The beautiful day that it was suddenly becomes a hundred degree day with one hundred percent humidity, and the only way you could even dream of taking a shower is by taking the hose attached to a local business/restaurant and spraying hot water on your arms and legs. You feel that mystery meat from the gas station creeping up on you.
Oh God. Not now.
“Hey Becca, where’s the bathroom?”
She points it out because she’s a lovely polite English girl who won’t judge you for asking where the bathroom is when you’re clearly in a frenzy on the brink of disaster.
You’re in a sprint again, and let’s be honest this is the only exercise that you get in South East Asia, that and the chaffing that occurs between your sweaty thighs. Hopefully it rubs off enough skin to get a thigh gap. Hope is in sight. You round the corner, struggle down some uneven tiny steps and there it is…
Are these seriously all squatting pans*?
*A squatting pan (squatty potty) ladies and gentlemen, is something I’ve mastered quite well a total of three different times. It’s that thing where a toilet doesn’t exist, but there is a hole in the ground and spots to put your feet, and then you just go for it. It’s really not that bad for number 1. Number 2 is a whole different experience in itself.

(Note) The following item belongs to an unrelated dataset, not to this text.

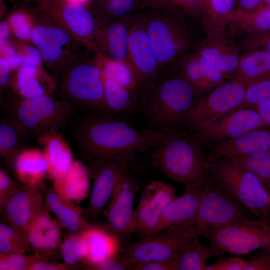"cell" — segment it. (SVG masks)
Masks as SVG:
<instances>
[{"label": "cell", "mask_w": 270, "mask_h": 270, "mask_svg": "<svg viewBox=\"0 0 270 270\" xmlns=\"http://www.w3.org/2000/svg\"><path fill=\"white\" fill-rule=\"evenodd\" d=\"M68 126L76 148L88 162L134 156L155 148L175 131L138 130L116 116L84 112H74Z\"/></svg>", "instance_id": "1"}, {"label": "cell", "mask_w": 270, "mask_h": 270, "mask_svg": "<svg viewBox=\"0 0 270 270\" xmlns=\"http://www.w3.org/2000/svg\"><path fill=\"white\" fill-rule=\"evenodd\" d=\"M146 29L162 70L175 72L202 39L193 18L178 8H142Z\"/></svg>", "instance_id": "2"}, {"label": "cell", "mask_w": 270, "mask_h": 270, "mask_svg": "<svg viewBox=\"0 0 270 270\" xmlns=\"http://www.w3.org/2000/svg\"><path fill=\"white\" fill-rule=\"evenodd\" d=\"M194 89L178 72L162 70L141 93L142 110L154 124L164 129L184 125L198 100Z\"/></svg>", "instance_id": "3"}, {"label": "cell", "mask_w": 270, "mask_h": 270, "mask_svg": "<svg viewBox=\"0 0 270 270\" xmlns=\"http://www.w3.org/2000/svg\"><path fill=\"white\" fill-rule=\"evenodd\" d=\"M202 144L195 135L175 130L154 148L152 165L186 190L208 185L211 180L209 162L202 154Z\"/></svg>", "instance_id": "4"}, {"label": "cell", "mask_w": 270, "mask_h": 270, "mask_svg": "<svg viewBox=\"0 0 270 270\" xmlns=\"http://www.w3.org/2000/svg\"><path fill=\"white\" fill-rule=\"evenodd\" d=\"M0 107L28 136L38 138L50 132L68 126L74 111L64 100L44 96L25 99L11 90L0 96Z\"/></svg>", "instance_id": "5"}, {"label": "cell", "mask_w": 270, "mask_h": 270, "mask_svg": "<svg viewBox=\"0 0 270 270\" xmlns=\"http://www.w3.org/2000/svg\"><path fill=\"white\" fill-rule=\"evenodd\" d=\"M54 80L58 84V96L74 112L114 116L106 104L102 70L92 58L76 63Z\"/></svg>", "instance_id": "6"}, {"label": "cell", "mask_w": 270, "mask_h": 270, "mask_svg": "<svg viewBox=\"0 0 270 270\" xmlns=\"http://www.w3.org/2000/svg\"><path fill=\"white\" fill-rule=\"evenodd\" d=\"M35 10L31 42L40 52L45 69L54 79L76 63L87 58V54H94L46 16Z\"/></svg>", "instance_id": "7"}, {"label": "cell", "mask_w": 270, "mask_h": 270, "mask_svg": "<svg viewBox=\"0 0 270 270\" xmlns=\"http://www.w3.org/2000/svg\"><path fill=\"white\" fill-rule=\"evenodd\" d=\"M211 178L232 193L258 218L270 222V194L253 174L232 158L209 161Z\"/></svg>", "instance_id": "8"}, {"label": "cell", "mask_w": 270, "mask_h": 270, "mask_svg": "<svg viewBox=\"0 0 270 270\" xmlns=\"http://www.w3.org/2000/svg\"><path fill=\"white\" fill-rule=\"evenodd\" d=\"M204 234L192 219L138 242L128 243L122 247L121 252L132 268L136 264L148 261L172 263L194 238Z\"/></svg>", "instance_id": "9"}, {"label": "cell", "mask_w": 270, "mask_h": 270, "mask_svg": "<svg viewBox=\"0 0 270 270\" xmlns=\"http://www.w3.org/2000/svg\"><path fill=\"white\" fill-rule=\"evenodd\" d=\"M258 220L261 219L212 178L193 218L194 224L205 234L210 228Z\"/></svg>", "instance_id": "10"}, {"label": "cell", "mask_w": 270, "mask_h": 270, "mask_svg": "<svg viewBox=\"0 0 270 270\" xmlns=\"http://www.w3.org/2000/svg\"><path fill=\"white\" fill-rule=\"evenodd\" d=\"M203 236L210 242L213 256L226 252L244 254L257 250L270 252V226L262 220L210 228Z\"/></svg>", "instance_id": "11"}, {"label": "cell", "mask_w": 270, "mask_h": 270, "mask_svg": "<svg viewBox=\"0 0 270 270\" xmlns=\"http://www.w3.org/2000/svg\"><path fill=\"white\" fill-rule=\"evenodd\" d=\"M34 7L96 54V19L86 4L72 0H28Z\"/></svg>", "instance_id": "12"}, {"label": "cell", "mask_w": 270, "mask_h": 270, "mask_svg": "<svg viewBox=\"0 0 270 270\" xmlns=\"http://www.w3.org/2000/svg\"><path fill=\"white\" fill-rule=\"evenodd\" d=\"M246 90V86L236 80L218 86L198 100L184 126L196 132L216 122L241 106Z\"/></svg>", "instance_id": "13"}, {"label": "cell", "mask_w": 270, "mask_h": 270, "mask_svg": "<svg viewBox=\"0 0 270 270\" xmlns=\"http://www.w3.org/2000/svg\"><path fill=\"white\" fill-rule=\"evenodd\" d=\"M140 187L139 181L126 171L118 182L104 211L106 228L121 246L127 244L134 234V201Z\"/></svg>", "instance_id": "14"}, {"label": "cell", "mask_w": 270, "mask_h": 270, "mask_svg": "<svg viewBox=\"0 0 270 270\" xmlns=\"http://www.w3.org/2000/svg\"><path fill=\"white\" fill-rule=\"evenodd\" d=\"M133 155H124L88 162L94 184L88 204L85 208L86 220L96 221L110 200L118 182L128 170Z\"/></svg>", "instance_id": "15"}, {"label": "cell", "mask_w": 270, "mask_h": 270, "mask_svg": "<svg viewBox=\"0 0 270 270\" xmlns=\"http://www.w3.org/2000/svg\"><path fill=\"white\" fill-rule=\"evenodd\" d=\"M128 58L136 76L140 97L143 90L162 72L146 29L142 8L136 11L134 14L130 32Z\"/></svg>", "instance_id": "16"}, {"label": "cell", "mask_w": 270, "mask_h": 270, "mask_svg": "<svg viewBox=\"0 0 270 270\" xmlns=\"http://www.w3.org/2000/svg\"><path fill=\"white\" fill-rule=\"evenodd\" d=\"M178 196L170 184L160 180L146 184L134 210L133 234L140 239L154 234L166 208Z\"/></svg>", "instance_id": "17"}, {"label": "cell", "mask_w": 270, "mask_h": 270, "mask_svg": "<svg viewBox=\"0 0 270 270\" xmlns=\"http://www.w3.org/2000/svg\"><path fill=\"white\" fill-rule=\"evenodd\" d=\"M207 34L198 45L196 54L227 78L236 74L240 60L234 36L228 25L206 28Z\"/></svg>", "instance_id": "18"}, {"label": "cell", "mask_w": 270, "mask_h": 270, "mask_svg": "<svg viewBox=\"0 0 270 270\" xmlns=\"http://www.w3.org/2000/svg\"><path fill=\"white\" fill-rule=\"evenodd\" d=\"M264 127L268 126L256 110L251 108H238L210 125L194 132V135L202 144H217Z\"/></svg>", "instance_id": "19"}, {"label": "cell", "mask_w": 270, "mask_h": 270, "mask_svg": "<svg viewBox=\"0 0 270 270\" xmlns=\"http://www.w3.org/2000/svg\"><path fill=\"white\" fill-rule=\"evenodd\" d=\"M134 13L120 18L96 19L94 38L96 54L104 55L114 60L130 63L129 36Z\"/></svg>", "instance_id": "20"}, {"label": "cell", "mask_w": 270, "mask_h": 270, "mask_svg": "<svg viewBox=\"0 0 270 270\" xmlns=\"http://www.w3.org/2000/svg\"><path fill=\"white\" fill-rule=\"evenodd\" d=\"M42 186L22 184L2 210L3 216L25 236L30 224L46 206Z\"/></svg>", "instance_id": "21"}, {"label": "cell", "mask_w": 270, "mask_h": 270, "mask_svg": "<svg viewBox=\"0 0 270 270\" xmlns=\"http://www.w3.org/2000/svg\"><path fill=\"white\" fill-rule=\"evenodd\" d=\"M9 88L25 99L58 95L57 83L44 67L21 66L12 74Z\"/></svg>", "instance_id": "22"}, {"label": "cell", "mask_w": 270, "mask_h": 270, "mask_svg": "<svg viewBox=\"0 0 270 270\" xmlns=\"http://www.w3.org/2000/svg\"><path fill=\"white\" fill-rule=\"evenodd\" d=\"M270 151V128L252 130L240 137L216 144L208 162L222 158H234Z\"/></svg>", "instance_id": "23"}, {"label": "cell", "mask_w": 270, "mask_h": 270, "mask_svg": "<svg viewBox=\"0 0 270 270\" xmlns=\"http://www.w3.org/2000/svg\"><path fill=\"white\" fill-rule=\"evenodd\" d=\"M46 206L28 226L26 237L36 253L48 258L61 243L62 226Z\"/></svg>", "instance_id": "24"}, {"label": "cell", "mask_w": 270, "mask_h": 270, "mask_svg": "<svg viewBox=\"0 0 270 270\" xmlns=\"http://www.w3.org/2000/svg\"><path fill=\"white\" fill-rule=\"evenodd\" d=\"M176 72L188 80L198 96L226 82L224 75L196 52L188 56Z\"/></svg>", "instance_id": "25"}, {"label": "cell", "mask_w": 270, "mask_h": 270, "mask_svg": "<svg viewBox=\"0 0 270 270\" xmlns=\"http://www.w3.org/2000/svg\"><path fill=\"white\" fill-rule=\"evenodd\" d=\"M48 163V178L53 181L64 178L74 162L70 146L58 132H50L37 138Z\"/></svg>", "instance_id": "26"}, {"label": "cell", "mask_w": 270, "mask_h": 270, "mask_svg": "<svg viewBox=\"0 0 270 270\" xmlns=\"http://www.w3.org/2000/svg\"><path fill=\"white\" fill-rule=\"evenodd\" d=\"M208 185L186 190L184 194L171 202L164 210L155 233L193 219L197 214L200 200L206 192Z\"/></svg>", "instance_id": "27"}, {"label": "cell", "mask_w": 270, "mask_h": 270, "mask_svg": "<svg viewBox=\"0 0 270 270\" xmlns=\"http://www.w3.org/2000/svg\"><path fill=\"white\" fill-rule=\"evenodd\" d=\"M42 190L46 206L56 216L62 226L72 233L82 232L90 228V225L82 216L85 208L64 200L53 188L48 187L45 184L42 187Z\"/></svg>", "instance_id": "28"}, {"label": "cell", "mask_w": 270, "mask_h": 270, "mask_svg": "<svg viewBox=\"0 0 270 270\" xmlns=\"http://www.w3.org/2000/svg\"><path fill=\"white\" fill-rule=\"evenodd\" d=\"M18 179L24 184L42 186L48 177V163L43 151L24 148L16 156L12 164Z\"/></svg>", "instance_id": "29"}, {"label": "cell", "mask_w": 270, "mask_h": 270, "mask_svg": "<svg viewBox=\"0 0 270 270\" xmlns=\"http://www.w3.org/2000/svg\"><path fill=\"white\" fill-rule=\"evenodd\" d=\"M90 177L88 168L82 162L74 160L66 175L60 180L54 181L53 188L64 200L79 202L88 195Z\"/></svg>", "instance_id": "30"}, {"label": "cell", "mask_w": 270, "mask_h": 270, "mask_svg": "<svg viewBox=\"0 0 270 270\" xmlns=\"http://www.w3.org/2000/svg\"><path fill=\"white\" fill-rule=\"evenodd\" d=\"M84 232L88 246V254L84 262L86 268L112 256L122 250L117 238L107 228L90 226Z\"/></svg>", "instance_id": "31"}, {"label": "cell", "mask_w": 270, "mask_h": 270, "mask_svg": "<svg viewBox=\"0 0 270 270\" xmlns=\"http://www.w3.org/2000/svg\"><path fill=\"white\" fill-rule=\"evenodd\" d=\"M102 78L104 100L111 114L116 116L142 111L137 94L112 78L104 76Z\"/></svg>", "instance_id": "32"}, {"label": "cell", "mask_w": 270, "mask_h": 270, "mask_svg": "<svg viewBox=\"0 0 270 270\" xmlns=\"http://www.w3.org/2000/svg\"><path fill=\"white\" fill-rule=\"evenodd\" d=\"M270 78V52L256 50L240 57L236 80L248 86Z\"/></svg>", "instance_id": "33"}, {"label": "cell", "mask_w": 270, "mask_h": 270, "mask_svg": "<svg viewBox=\"0 0 270 270\" xmlns=\"http://www.w3.org/2000/svg\"><path fill=\"white\" fill-rule=\"evenodd\" d=\"M28 136L10 116L4 114L0 120V158L12 166L18 154L26 148Z\"/></svg>", "instance_id": "34"}, {"label": "cell", "mask_w": 270, "mask_h": 270, "mask_svg": "<svg viewBox=\"0 0 270 270\" xmlns=\"http://www.w3.org/2000/svg\"><path fill=\"white\" fill-rule=\"evenodd\" d=\"M227 25L234 37L270 31V7L264 4L250 13L235 10Z\"/></svg>", "instance_id": "35"}, {"label": "cell", "mask_w": 270, "mask_h": 270, "mask_svg": "<svg viewBox=\"0 0 270 270\" xmlns=\"http://www.w3.org/2000/svg\"><path fill=\"white\" fill-rule=\"evenodd\" d=\"M92 60L101 69L102 76L116 80L138 96L136 76L130 63L114 60L98 54Z\"/></svg>", "instance_id": "36"}, {"label": "cell", "mask_w": 270, "mask_h": 270, "mask_svg": "<svg viewBox=\"0 0 270 270\" xmlns=\"http://www.w3.org/2000/svg\"><path fill=\"white\" fill-rule=\"evenodd\" d=\"M87 5L96 19L120 18L142 8L140 0H89Z\"/></svg>", "instance_id": "37"}, {"label": "cell", "mask_w": 270, "mask_h": 270, "mask_svg": "<svg viewBox=\"0 0 270 270\" xmlns=\"http://www.w3.org/2000/svg\"><path fill=\"white\" fill-rule=\"evenodd\" d=\"M199 237L194 238L172 263L173 270H206V262L212 254Z\"/></svg>", "instance_id": "38"}, {"label": "cell", "mask_w": 270, "mask_h": 270, "mask_svg": "<svg viewBox=\"0 0 270 270\" xmlns=\"http://www.w3.org/2000/svg\"><path fill=\"white\" fill-rule=\"evenodd\" d=\"M235 10V0H203L204 28L227 25Z\"/></svg>", "instance_id": "39"}, {"label": "cell", "mask_w": 270, "mask_h": 270, "mask_svg": "<svg viewBox=\"0 0 270 270\" xmlns=\"http://www.w3.org/2000/svg\"><path fill=\"white\" fill-rule=\"evenodd\" d=\"M30 247L25 235L3 216L0 222V254H24Z\"/></svg>", "instance_id": "40"}, {"label": "cell", "mask_w": 270, "mask_h": 270, "mask_svg": "<svg viewBox=\"0 0 270 270\" xmlns=\"http://www.w3.org/2000/svg\"><path fill=\"white\" fill-rule=\"evenodd\" d=\"M36 10L34 7H22L14 10L8 16V22L12 35L16 39L30 42Z\"/></svg>", "instance_id": "41"}, {"label": "cell", "mask_w": 270, "mask_h": 270, "mask_svg": "<svg viewBox=\"0 0 270 270\" xmlns=\"http://www.w3.org/2000/svg\"><path fill=\"white\" fill-rule=\"evenodd\" d=\"M230 158L256 176L270 194V151Z\"/></svg>", "instance_id": "42"}, {"label": "cell", "mask_w": 270, "mask_h": 270, "mask_svg": "<svg viewBox=\"0 0 270 270\" xmlns=\"http://www.w3.org/2000/svg\"><path fill=\"white\" fill-rule=\"evenodd\" d=\"M62 256L64 262L74 266L85 261L88 250V242L84 232L72 233L60 246Z\"/></svg>", "instance_id": "43"}, {"label": "cell", "mask_w": 270, "mask_h": 270, "mask_svg": "<svg viewBox=\"0 0 270 270\" xmlns=\"http://www.w3.org/2000/svg\"><path fill=\"white\" fill-rule=\"evenodd\" d=\"M48 258L36 253L0 254V270H28L32 264L40 261H48Z\"/></svg>", "instance_id": "44"}, {"label": "cell", "mask_w": 270, "mask_h": 270, "mask_svg": "<svg viewBox=\"0 0 270 270\" xmlns=\"http://www.w3.org/2000/svg\"><path fill=\"white\" fill-rule=\"evenodd\" d=\"M268 100H270V78L246 86L244 102L239 108H252L258 104Z\"/></svg>", "instance_id": "45"}, {"label": "cell", "mask_w": 270, "mask_h": 270, "mask_svg": "<svg viewBox=\"0 0 270 270\" xmlns=\"http://www.w3.org/2000/svg\"><path fill=\"white\" fill-rule=\"evenodd\" d=\"M242 48L246 52L256 50L270 52V31L247 36Z\"/></svg>", "instance_id": "46"}, {"label": "cell", "mask_w": 270, "mask_h": 270, "mask_svg": "<svg viewBox=\"0 0 270 270\" xmlns=\"http://www.w3.org/2000/svg\"><path fill=\"white\" fill-rule=\"evenodd\" d=\"M87 269L96 270H132V268L121 250Z\"/></svg>", "instance_id": "47"}, {"label": "cell", "mask_w": 270, "mask_h": 270, "mask_svg": "<svg viewBox=\"0 0 270 270\" xmlns=\"http://www.w3.org/2000/svg\"><path fill=\"white\" fill-rule=\"evenodd\" d=\"M3 168H0V208L2 210L11 196L21 186Z\"/></svg>", "instance_id": "48"}, {"label": "cell", "mask_w": 270, "mask_h": 270, "mask_svg": "<svg viewBox=\"0 0 270 270\" xmlns=\"http://www.w3.org/2000/svg\"><path fill=\"white\" fill-rule=\"evenodd\" d=\"M248 260L240 258L222 256L214 262L206 266V270H244Z\"/></svg>", "instance_id": "49"}, {"label": "cell", "mask_w": 270, "mask_h": 270, "mask_svg": "<svg viewBox=\"0 0 270 270\" xmlns=\"http://www.w3.org/2000/svg\"><path fill=\"white\" fill-rule=\"evenodd\" d=\"M0 58L7 63L12 73L21 66V60L12 40L0 44Z\"/></svg>", "instance_id": "50"}, {"label": "cell", "mask_w": 270, "mask_h": 270, "mask_svg": "<svg viewBox=\"0 0 270 270\" xmlns=\"http://www.w3.org/2000/svg\"><path fill=\"white\" fill-rule=\"evenodd\" d=\"M176 8L196 18L202 17L203 0H170Z\"/></svg>", "instance_id": "51"}, {"label": "cell", "mask_w": 270, "mask_h": 270, "mask_svg": "<svg viewBox=\"0 0 270 270\" xmlns=\"http://www.w3.org/2000/svg\"><path fill=\"white\" fill-rule=\"evenodd\" d=\"M244 270H270V252H264L248 260Z\"/></svg>", "instance_id": "52"}, {"label": "cell", "mask_w": 270, "mask_h": 270, "mask_svg": "<svg viewBox=\"0 0 270 270\" xmlns=\"http://www.w3.org/2000/svg\"><path fill=\"white\" fill-rule=\"evenodd\" d=\"M133 270H173L172 263L148 261L136 264L132 266Z\"/></svg>", "instance_id": "53"}, {"label": "cell", "mask_w": 270, "mask_h": 270, "mask_svg": "<svg viewBox=\"0 0 270 270\" xmlns=\"http://www.w3.org/2000/svg\"><path fill=\"white\" fill-rule=\"evenodd\" d=\"M264 4V0H235L236 10L245 12H253Z\"/></svg>", "instance_id": "54"}, {"label": "cell", "mask_w": 270, "mask_h": 270, "mask_svg": "<svg viewBox=\"0 0 270 270\" xmlns=\"http://www.w3.org/2000/svg\"><path fill=\"white\" fill-rule=\"evenodd\" d=\"M74 268L64 263H58L48 261H40L30 266L28 270H67Z\"/></svg>", "instance_id": "55"}, {"label": "cell", "mask_w": 270, "mask_h": 270, "mask_svg": "<svg viewBox=\"0 0 270 270\" xmlns=\"http://www.w3.org/2000/svg\"><path fill=\"white\" fill-rule=\"evenodd\" d=\"M13 73L5 60L0 58V85L2 88H10Z\"/></svg>", "instance_id": "56"}, {"label": "cell", "mask_w": 270, "mask_h": 270, "mask_svg": "<svg viewBox=\"0 0 270 270\" xmlns=\"http://www.w3.org/2000/svg\"><path fill=\"white\" fill-rule=\"evenodd\" d=\"M142 8H156L172 10L176 8L170 0H140Z\"/></svg>", "instance_id": "57"}, {"label": "cell", "mask_w": 270, "mask_h": 270, "mask_svg": "<svg viewBox=\"0 0 270 270\" xmlns=\"http://www.w3.org/2000/svg\"><path fill=\"white\" fill-rule=\"evenodd\" d=\"M252 108L256 110L270 128V100L262 102Z\"/></svg>", "instance_id": "58"}, {"label": "cell", "mask_w": 270, "mask_h": 270, "mask_svg": "<svg viewBox=\"0 0 270 270\" xmlns=\"http://www.w3.org/2000/svg\"><path fill=\"white\" fill-rule=\"evenodd\" d=\"M12 34L8 21L4 20L0 24V44L10 42Z\"/></svg>", "instance_id": "59"}, {"label": "cell", "mask_w": 270, "mask_h": 270, "mask_svg": "<svg viewBox=\"0 0 270 270\" xmlns=\"http://www.w3.org/2000/svg\"><path fill=\"white\" fill-rule=\"evenodd\" d=\"M264 4L270 7V0H264Z\"/></svg>", "instance_id": "60"}]
</instances>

So you’re sweating (I keep saying that as if it somehow stops but really you never stop sweating, but I’m highlighting it purely for the entertainment of the story and for you to truly understand how much condensation rolls down your face) and it’s wet everywhere because the way you flush a squatter is by scooping water from a bucket and pouring it into the hole. You can’t remove all the clothes below your waist fast enough because they’re sticking to you. You’re finally free and you get down and dirty in that squatting pan because this is a life or death situation. You’d do anything to get rid of that gurgly flourish in your stomach.
Splish Splash Splish Splash.
YOU DID IT!
You made a mess, but you did it.
You put your clothes back on and strut out of that bathroom like someone who just won America’s Next Top Model. Tyra’s proud of you. We’re proud of you. You’re proud of you. You’re money baby! It was magical and you’re magical.
On the way out, a vendor is selling chocolate milk made with condensed milk and cocoa. Dang, that sounds good.
So you get one. It’s all good in the hood, and your driver finally shows up. It’s a three hours to Pattaya, Thailand. The past is the past, you chug that chocolate milk like a boss, and get in that van hoping for the best and praying to God and Buddha that you’ll make it without a mess. An hour later you might have to ask that sassy Thai driver to stop on the side of the road, but you’ll figure it out when the time comes.
This has been a public service announcement regarding Emergency Defecating Situations, if you or a loved one has been a victim of EDS, stop buying mystery meat on the street and chugging pure dairy. Maybe also consider not clogging your toilet with toilet paper. The sign is there for a reason. Get it together.